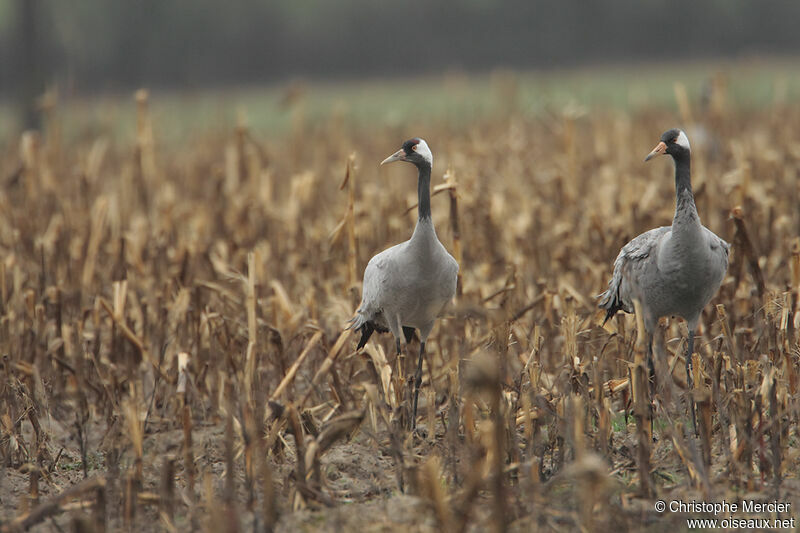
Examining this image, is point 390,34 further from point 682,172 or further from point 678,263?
→ point 678,263

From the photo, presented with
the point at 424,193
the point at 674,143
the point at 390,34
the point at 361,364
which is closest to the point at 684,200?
the point at 674,143

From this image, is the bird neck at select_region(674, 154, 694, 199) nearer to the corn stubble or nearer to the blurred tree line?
the corn stubble

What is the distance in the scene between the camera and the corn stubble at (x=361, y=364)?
357cm

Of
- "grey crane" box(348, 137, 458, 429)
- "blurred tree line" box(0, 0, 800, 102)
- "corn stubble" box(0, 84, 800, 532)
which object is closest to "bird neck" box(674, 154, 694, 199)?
"corn stubble" box(0, 84, 800, 532)

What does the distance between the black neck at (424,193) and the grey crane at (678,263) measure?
0.96m

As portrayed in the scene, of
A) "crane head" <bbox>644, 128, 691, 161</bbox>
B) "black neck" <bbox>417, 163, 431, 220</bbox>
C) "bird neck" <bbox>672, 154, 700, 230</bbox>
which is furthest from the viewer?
"black neck" <bbox>417, 163, 431, 220</bbox>

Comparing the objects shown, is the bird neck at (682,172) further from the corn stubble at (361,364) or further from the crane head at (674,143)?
the corn stubble at (361,364)

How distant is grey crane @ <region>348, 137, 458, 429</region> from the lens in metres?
4.47

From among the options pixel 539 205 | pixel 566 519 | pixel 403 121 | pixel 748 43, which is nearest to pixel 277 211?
pixel 539 205

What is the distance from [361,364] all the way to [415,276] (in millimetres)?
979

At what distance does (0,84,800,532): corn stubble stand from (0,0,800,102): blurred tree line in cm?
1723

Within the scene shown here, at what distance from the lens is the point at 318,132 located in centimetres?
1338

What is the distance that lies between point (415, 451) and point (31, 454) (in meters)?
1.75

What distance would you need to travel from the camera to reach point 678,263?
4.35m
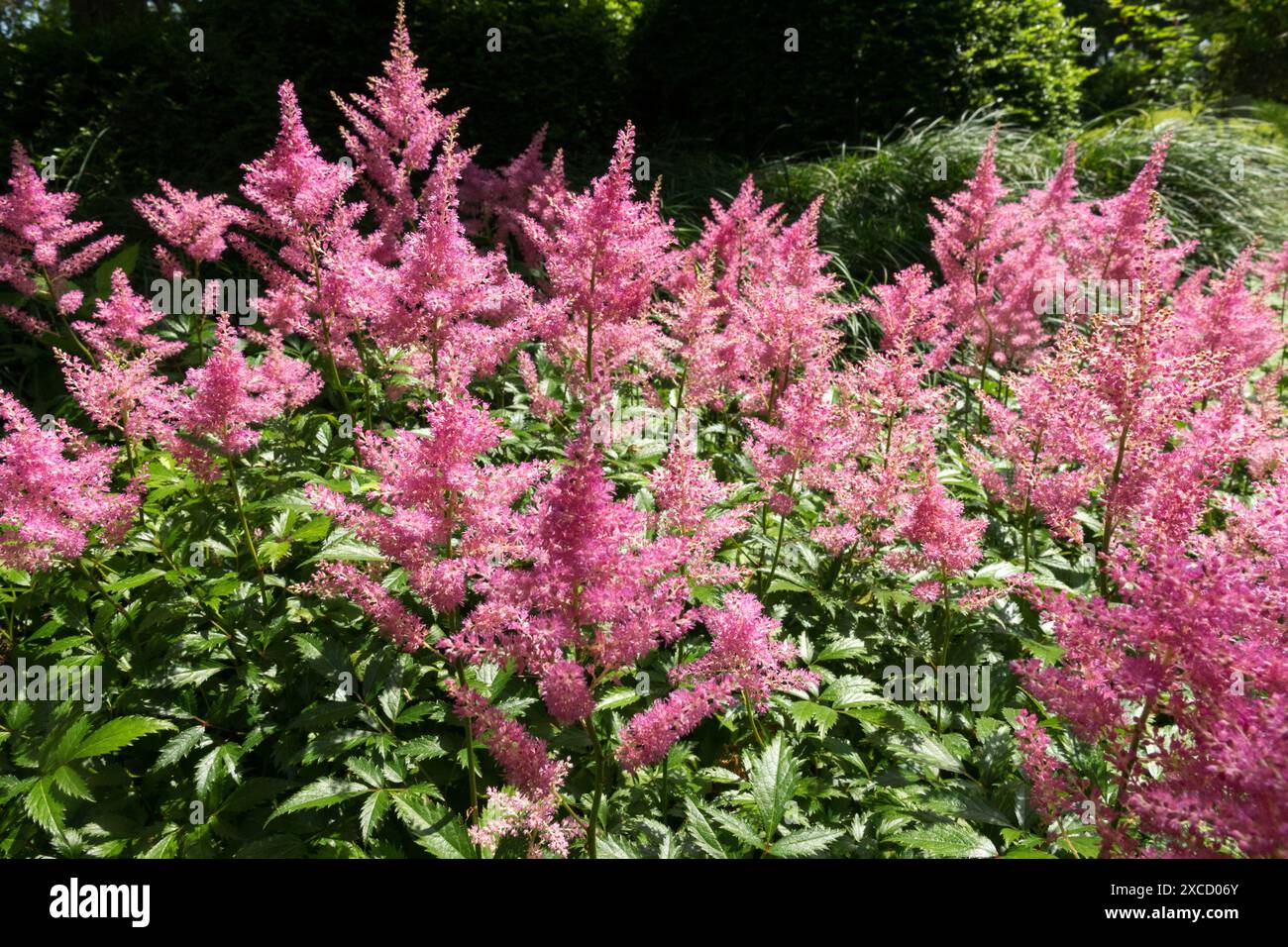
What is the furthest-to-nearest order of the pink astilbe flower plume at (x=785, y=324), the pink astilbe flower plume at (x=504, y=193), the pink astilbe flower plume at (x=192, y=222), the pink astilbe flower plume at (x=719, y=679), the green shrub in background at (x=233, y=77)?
the green shrub in background at (x=233, y=77) → the pink astilbe flower plume at (x=504, y=193) → the pink astilbe flower plume at (x=192, y=222) → the pink astilbe flower plume at (x=785, y=324) → the pink astilbe flower plume at (x=719, y=679)

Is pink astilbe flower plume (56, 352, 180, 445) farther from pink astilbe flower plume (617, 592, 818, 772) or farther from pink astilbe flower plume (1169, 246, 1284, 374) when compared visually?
pink astilbe flower plume (1169, 246, 1284, 374)

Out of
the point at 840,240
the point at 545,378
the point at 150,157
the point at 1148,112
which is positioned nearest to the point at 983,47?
the point at 1148,112

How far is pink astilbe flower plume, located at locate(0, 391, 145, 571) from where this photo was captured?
8.95 feet

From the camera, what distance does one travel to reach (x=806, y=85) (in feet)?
39.1

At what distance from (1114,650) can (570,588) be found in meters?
1.37

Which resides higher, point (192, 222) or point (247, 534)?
point (192, 222)

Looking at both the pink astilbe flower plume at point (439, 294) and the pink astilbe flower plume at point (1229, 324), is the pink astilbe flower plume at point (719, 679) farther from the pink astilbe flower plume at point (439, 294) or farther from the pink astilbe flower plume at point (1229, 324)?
the pink astilbe flower plume at point (1229, 324)

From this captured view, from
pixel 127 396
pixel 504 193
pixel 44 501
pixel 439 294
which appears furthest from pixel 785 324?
pixel 504 193

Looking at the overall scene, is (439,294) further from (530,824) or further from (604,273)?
(530,824)

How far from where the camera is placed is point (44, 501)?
9.30 feet

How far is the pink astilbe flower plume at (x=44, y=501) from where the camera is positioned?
273cm

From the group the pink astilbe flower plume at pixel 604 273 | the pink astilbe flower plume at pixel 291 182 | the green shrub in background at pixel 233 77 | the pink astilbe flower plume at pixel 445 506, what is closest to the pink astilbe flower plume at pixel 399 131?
the pink astilbe flower plume at pixel 291 182

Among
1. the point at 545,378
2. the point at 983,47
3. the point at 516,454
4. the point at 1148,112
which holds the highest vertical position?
the point at 983,47
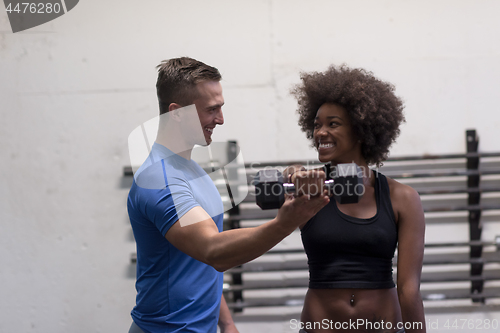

■ Exercise details
Could you give the rows above again with "blurred tree line" switched to "distant tree line" everywhere it appears, with everything else unchanged and the pictures left out?

■ Final answer
Examining this image, is point 390,34 further from point 682,172 or further from point 678,263?
→ point 678,263

From the photo, presented with
the point at 424,193
the point at 674,143
the point at 390,34
the point at 361,364
which is closest to the point at 684,200?
the point at 674,143

From this image, is the bird neck at select_region(674, 154, 694, 199) nearer to the corn stubble or nearer to the distant tree line?
the corn stubble

What is the distance in the scene between the camera and the corn stubble at (x=361, y=364)?
357cm

Of
- "grey crane" box(348, 137, 458, 429)
- "distant tree line" box(0, 0, 800, 102)
- "corn stubble" box(0, 84, 800, 532)
which object is closest to "bird neck" box(674, 154, 694, 199)?
"corn stubble" box(0, 84, 800, 532)

What does the distance between the black neck at (424,193) and the grey crane at (678,263) measure?
0.96m

As portrayed in the scene, of
A) "crane head" <bbox>644, 128, 691, 161</bbox>
B) "black neck" <bbox>417, 163, 431, 220</bbox>
C) "bird neck" <bbox>672, 154, 700, 230</bbox>
which is furthest from the viewer?
"black neck" <bbox>417, 163, 431, 220</bbox>

Comparing the objects shown, is the bird neck at (682,172) further from the corn stubble at (361,364) or further from the crane head at (674,143)?
the corn stubble at (361,364)

How distant is grey crane @ <region>348, 137, 458, 429</region> from the lens in metres?
4.47

From among the options pixel 539 205 | pixel 566 519 | pixel 403 121 | pixel 748 43, which is nearest to pixel 277 211?
pixel 539 205

What is the distance from [361,364] all the way to [415,276] (in millimetres)?
979

At what distance does (0,84,800,532): corn stubble stand from (0,0,800,102): distant tree line in cm?
1723

Within the scene shown here, at what distance from the lens is the point at 318,132 located in centimetres?
1338

What is the distance that lies between point (415, 451) and point (31, 454) (in meters)?
1.75

What distance would you need to travel from the camera to reach point 678,263?
4.35m
What is the furthest-to-nearest order of the pink astilbe flower plume at (x=785, y=324), the pink astilbe flower plume at (x=504, y=193), the pink astilbe flower plume at (x=192, y=222), the pink astilbe flower plume at (x=719, y=679), the green shrub in background at (x=233, y=77)?
the green shrub in background at (x=233, y=77) → the pink astilbe flower plume at (x=504, y=193) → the pink astilbe flower plume at (x=192, y=222) → the pink astilbe flower plume at (x=785, y=324) → the pink astilbe flower plume at (x=719, y=679)

Is pink astilbe flower plume (56, 352, 180, 445) farther from pink astilbe flower plume (617, 592, 818, 772) or farther from pink astilbe flower plume (1169, 246, 1284, 374) when compared visually?
pink astilbe flower plume (1169, 246, 1284, 374)

Out of
the point at 840,240
the point at 545,378
the point at 150,157
the point at 1148,112
which is positioned nearest to the point at 983,47?
the point at 1148,112

How far is pink astilbe flower plume, located at locate(0, 391, 145, 571) from where this photo was captured?
8.95 feet

From the camera, what distance does one travel to reach (x=806, y=85) (in feet)?
39.1

At what distance from (1114,650) can (570,588) be found in meters?
1.37

Which resides higher, point (192, 222) or point (247, 534)?
point (192, 222)

Looking at both the pink astilbe flower plume at point (439, 294) and the pink astilbe flower plume at point (1229, 324), is the pink astilbe flower plume at point (719, 679) farther from the pink astilbe flower plume at point (439, 294) or farther from the pink astilbe flower plume at point (1229, 324)?
the pink astilbe flower plume at point (1229, 324)

From this captured view, from
pixel 127 396
pixel 504 193
pixel 44 501
pixel 439 294
which appears furthest from pixel 785 324?
pixel 504 193

Looking at the overall scene, is (439,294) further from (530,824) or further from (604,273)?
(530,824)

How far from where the camera is placed is point (44, 501)?
9.30 feet

How far is the pink astilbe flower plume at (x=44, y=501) from where the camera is positioned?
273cm

From the group the pink astilbe flower plume at pixel 604 273 | the pink astilbe flower plume at pixel 291 182 | the green shrub in background at pixel 233 77 | the pink astilbe flower plume at pixel 445 506, what is closest to the pink astilbe flower plume at pixel 399 131?
the pink astilbe flower plume at pixel 291 182

Among
1. the point at 545,378
2. the point at 983,47
3. the point at 516,454
4. the point at 1148,112
which holds the highest vertical position?
the point at 983,47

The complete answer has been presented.